See [Run via Telegram](telegram.md) and [Daemon Mode](daemon-mode.md).
</details>
---
<h2 id="9-privacy-first-fully-local">9. Privacy-first (fully local)</h2>
<details>
<summary>No outbound connections. No API keys. No telemetry. Shell restricted to local commands.<br>
<strong>Prerequisites:</strong> Ollama running locally with desired models pulled.</summary>
```toml
[llm]
[[llm.providers]]
type = "ollama"
base_url = "http://localhost:11434"
model = "qwen3:8b"
embedding_model = "qwen3-embedding"
[vault]
backend = "env" # no secrets needed
[memory]
history_limit = 30
vector_backend = "sqlite" # embedded vector index — no Qdrant required
[memory.semantic]
enabled = true
[tools.shell]
allow_network = false
blocked_commands = ["curl", "wget", "nc", "ssh", "scp", "rsync"]
confirm_patterns = ["rm ", "git push", "sudo "]
[security]
autonomy_level = "supervised"
redact_secrets = true
[security.content_isolation]
enabled = true
[a2a]
enabled = false # no agent-to-agent network server
[gateway]
enabled = false # no HTTP gateway
[observability]
exporter = "" # no telemetry
```
> **Note:** `vector_backend = "sqlite"` uses an embedded vector index — no Qdrant required.
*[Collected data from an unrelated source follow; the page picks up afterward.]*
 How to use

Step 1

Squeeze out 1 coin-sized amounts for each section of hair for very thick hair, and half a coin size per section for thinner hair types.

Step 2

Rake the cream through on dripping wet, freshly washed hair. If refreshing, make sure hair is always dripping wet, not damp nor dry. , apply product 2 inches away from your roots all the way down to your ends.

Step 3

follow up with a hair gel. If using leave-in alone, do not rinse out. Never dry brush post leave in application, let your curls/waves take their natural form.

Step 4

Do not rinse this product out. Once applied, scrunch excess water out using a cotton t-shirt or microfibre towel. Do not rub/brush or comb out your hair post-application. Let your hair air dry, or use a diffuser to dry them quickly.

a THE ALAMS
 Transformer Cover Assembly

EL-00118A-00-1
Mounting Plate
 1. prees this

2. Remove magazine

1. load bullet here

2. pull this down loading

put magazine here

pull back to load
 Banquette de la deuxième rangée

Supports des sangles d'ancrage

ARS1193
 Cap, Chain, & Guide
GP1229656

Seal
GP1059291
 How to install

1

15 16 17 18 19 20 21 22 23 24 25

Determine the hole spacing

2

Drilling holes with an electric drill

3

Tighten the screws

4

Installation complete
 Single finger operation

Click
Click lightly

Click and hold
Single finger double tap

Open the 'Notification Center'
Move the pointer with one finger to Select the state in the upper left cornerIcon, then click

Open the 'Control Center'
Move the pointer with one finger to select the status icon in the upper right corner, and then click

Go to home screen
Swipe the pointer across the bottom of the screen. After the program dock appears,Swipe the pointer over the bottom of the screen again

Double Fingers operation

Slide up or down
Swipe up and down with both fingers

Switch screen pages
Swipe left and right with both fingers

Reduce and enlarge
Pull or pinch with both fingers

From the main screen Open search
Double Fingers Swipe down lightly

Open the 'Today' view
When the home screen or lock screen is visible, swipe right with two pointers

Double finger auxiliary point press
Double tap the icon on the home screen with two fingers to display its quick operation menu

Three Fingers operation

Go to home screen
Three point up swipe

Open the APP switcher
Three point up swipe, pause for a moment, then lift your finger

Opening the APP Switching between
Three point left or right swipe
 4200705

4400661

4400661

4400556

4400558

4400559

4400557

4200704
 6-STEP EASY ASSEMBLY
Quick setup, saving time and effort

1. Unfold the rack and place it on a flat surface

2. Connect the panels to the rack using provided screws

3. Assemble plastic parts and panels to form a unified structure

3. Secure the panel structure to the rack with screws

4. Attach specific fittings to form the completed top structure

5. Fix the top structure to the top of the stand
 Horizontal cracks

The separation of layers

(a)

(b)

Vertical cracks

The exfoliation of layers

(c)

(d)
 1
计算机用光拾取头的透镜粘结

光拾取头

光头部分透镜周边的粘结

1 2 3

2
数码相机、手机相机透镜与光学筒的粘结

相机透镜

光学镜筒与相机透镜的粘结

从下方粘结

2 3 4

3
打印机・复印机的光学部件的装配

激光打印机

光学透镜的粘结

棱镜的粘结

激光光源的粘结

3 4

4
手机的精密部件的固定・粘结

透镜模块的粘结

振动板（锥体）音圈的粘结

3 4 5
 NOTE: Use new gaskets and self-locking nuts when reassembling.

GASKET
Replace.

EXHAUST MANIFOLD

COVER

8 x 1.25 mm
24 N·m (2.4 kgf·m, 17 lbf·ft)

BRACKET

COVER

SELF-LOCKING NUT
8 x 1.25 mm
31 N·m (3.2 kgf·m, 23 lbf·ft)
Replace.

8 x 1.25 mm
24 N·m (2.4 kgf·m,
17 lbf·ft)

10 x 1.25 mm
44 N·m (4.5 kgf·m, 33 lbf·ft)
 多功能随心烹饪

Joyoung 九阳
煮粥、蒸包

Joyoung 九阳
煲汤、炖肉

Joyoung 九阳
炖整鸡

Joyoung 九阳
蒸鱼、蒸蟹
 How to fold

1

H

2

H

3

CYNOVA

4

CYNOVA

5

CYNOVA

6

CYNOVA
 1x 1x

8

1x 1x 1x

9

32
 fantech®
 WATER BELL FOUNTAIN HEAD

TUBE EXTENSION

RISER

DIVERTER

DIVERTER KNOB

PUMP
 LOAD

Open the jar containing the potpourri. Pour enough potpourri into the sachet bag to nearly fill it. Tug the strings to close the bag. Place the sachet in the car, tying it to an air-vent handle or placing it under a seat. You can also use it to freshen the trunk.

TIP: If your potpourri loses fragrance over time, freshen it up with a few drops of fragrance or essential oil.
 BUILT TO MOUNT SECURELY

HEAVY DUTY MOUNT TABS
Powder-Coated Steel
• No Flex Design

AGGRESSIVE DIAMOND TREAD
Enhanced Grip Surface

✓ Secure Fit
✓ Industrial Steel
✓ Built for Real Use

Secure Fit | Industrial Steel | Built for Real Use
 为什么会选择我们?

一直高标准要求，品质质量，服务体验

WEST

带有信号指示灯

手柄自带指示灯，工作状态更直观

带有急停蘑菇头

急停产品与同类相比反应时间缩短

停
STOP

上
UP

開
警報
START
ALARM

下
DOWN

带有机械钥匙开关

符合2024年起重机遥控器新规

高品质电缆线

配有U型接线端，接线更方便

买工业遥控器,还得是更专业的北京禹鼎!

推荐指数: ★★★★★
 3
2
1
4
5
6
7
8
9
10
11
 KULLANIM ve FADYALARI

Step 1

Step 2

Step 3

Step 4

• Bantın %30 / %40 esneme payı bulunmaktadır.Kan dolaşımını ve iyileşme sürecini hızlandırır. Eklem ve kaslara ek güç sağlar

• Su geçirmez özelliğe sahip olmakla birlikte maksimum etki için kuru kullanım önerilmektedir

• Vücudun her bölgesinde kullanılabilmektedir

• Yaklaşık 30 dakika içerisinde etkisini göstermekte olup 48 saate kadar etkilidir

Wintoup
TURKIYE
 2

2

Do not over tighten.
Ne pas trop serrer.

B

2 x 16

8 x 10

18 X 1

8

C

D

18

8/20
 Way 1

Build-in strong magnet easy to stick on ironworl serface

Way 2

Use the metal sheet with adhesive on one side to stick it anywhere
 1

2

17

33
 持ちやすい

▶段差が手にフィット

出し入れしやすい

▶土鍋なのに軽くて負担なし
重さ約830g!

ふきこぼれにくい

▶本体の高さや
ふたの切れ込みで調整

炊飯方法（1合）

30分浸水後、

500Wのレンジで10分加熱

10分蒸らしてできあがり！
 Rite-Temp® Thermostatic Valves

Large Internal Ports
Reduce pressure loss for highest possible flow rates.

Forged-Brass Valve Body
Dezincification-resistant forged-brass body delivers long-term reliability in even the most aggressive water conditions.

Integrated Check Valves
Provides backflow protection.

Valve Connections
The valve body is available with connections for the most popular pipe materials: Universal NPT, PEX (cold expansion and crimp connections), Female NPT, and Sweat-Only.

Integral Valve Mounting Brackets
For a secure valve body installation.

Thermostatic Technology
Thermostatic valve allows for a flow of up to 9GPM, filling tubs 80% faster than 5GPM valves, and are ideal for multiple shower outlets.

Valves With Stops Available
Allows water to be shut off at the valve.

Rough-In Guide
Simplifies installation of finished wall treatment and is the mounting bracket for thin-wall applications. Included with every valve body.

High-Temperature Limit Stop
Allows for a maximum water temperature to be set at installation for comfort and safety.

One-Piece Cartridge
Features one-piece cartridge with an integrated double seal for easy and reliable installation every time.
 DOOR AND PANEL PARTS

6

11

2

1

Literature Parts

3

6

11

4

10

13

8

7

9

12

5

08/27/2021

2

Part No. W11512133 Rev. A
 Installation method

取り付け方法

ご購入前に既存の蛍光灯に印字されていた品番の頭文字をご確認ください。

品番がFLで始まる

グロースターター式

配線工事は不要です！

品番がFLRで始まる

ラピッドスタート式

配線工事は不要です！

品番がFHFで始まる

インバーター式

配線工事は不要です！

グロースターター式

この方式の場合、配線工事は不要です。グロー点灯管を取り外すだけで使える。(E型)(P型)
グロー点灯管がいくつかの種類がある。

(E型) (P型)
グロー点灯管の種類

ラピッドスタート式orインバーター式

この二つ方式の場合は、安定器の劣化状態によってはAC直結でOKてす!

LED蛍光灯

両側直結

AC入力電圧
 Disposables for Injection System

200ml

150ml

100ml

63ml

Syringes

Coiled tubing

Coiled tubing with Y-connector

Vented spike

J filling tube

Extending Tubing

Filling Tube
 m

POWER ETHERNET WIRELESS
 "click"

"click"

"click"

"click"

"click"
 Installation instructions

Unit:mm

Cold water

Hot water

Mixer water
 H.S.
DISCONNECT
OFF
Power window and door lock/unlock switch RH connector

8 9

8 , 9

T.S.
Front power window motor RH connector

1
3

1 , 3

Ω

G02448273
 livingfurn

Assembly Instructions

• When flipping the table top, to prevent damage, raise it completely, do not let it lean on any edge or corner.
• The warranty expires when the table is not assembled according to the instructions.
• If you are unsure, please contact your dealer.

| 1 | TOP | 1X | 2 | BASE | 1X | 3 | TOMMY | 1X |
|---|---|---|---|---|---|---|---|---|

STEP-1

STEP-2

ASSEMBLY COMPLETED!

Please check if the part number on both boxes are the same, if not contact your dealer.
> Good for personal workloads (up to ~100K embeddings).
</details>
---
<h2 id="10-semantic-memory-add-on-qdrant">10. Semantic memory add-on (Qdrant)</h2>
<details>
<summary>Layer persistent vector memory onto <strong>any</strong> recipe above.<br>
<strong>Prerequisites:</strong> Qdrant running locally — <code>docker run -d -p 6334:6334 qdrant/qdrant</code>.</summary>
Add these sections to your base config:
```toml
[memory]
qdrant_url = "http://localhost:6334"
vector_backend = "qdrant" # switch from embedded SQLite to external Qdrant
[memory.semantic]
enabled = true
recall_limit = 5 # messages recalled per query
vector_weight = 0.7 # blend of vector similarity vs keyword (FTS5)
keyword_weight = 0.3
temporal_decay_enabled = true
temporal_decay_half_life_days = 30 # older memories fade gradually
mmr_enabled = true # diversify results (avoid near-duplicate recalls)
mmr_lambda = 0.7
```
> **Note:** When the primary provider does not support embeddings (e.g. Claude), Zeph needs a
> separate embedding source. Add Ollama as a secondary provider (recipe #5) or use OpenAI
> embeddings (recipe #3).
See [Set Up Semantic Memory](semantic-memory.md) for collection management and tuning.
</details>
---
## Combining recipes
Recipes 1–9 are standalone base configs. Recipe 10 (semantic memory) can be layered on top of
any of them by merging the `[memory]` sections.
Common combinations:
- **Local with memory**: recipe 1 + recipe 10 (use `vector_backend = "sqlite"` for zero dependencies)
- **Cloud + memory**: recipe 2 or 3 + recipe 10 (OpenAI handles embeddings natively)
- **Privacy + memory**: recipe 9 already includes `vector_backend = "sqlite"` — semantic memory is on
- **Coding + orchestrator**: recipe 7 + recipe 6 sections for multi-model routing
For the full configuration reference with all available options, see [Configuration](../reference/configuration.md).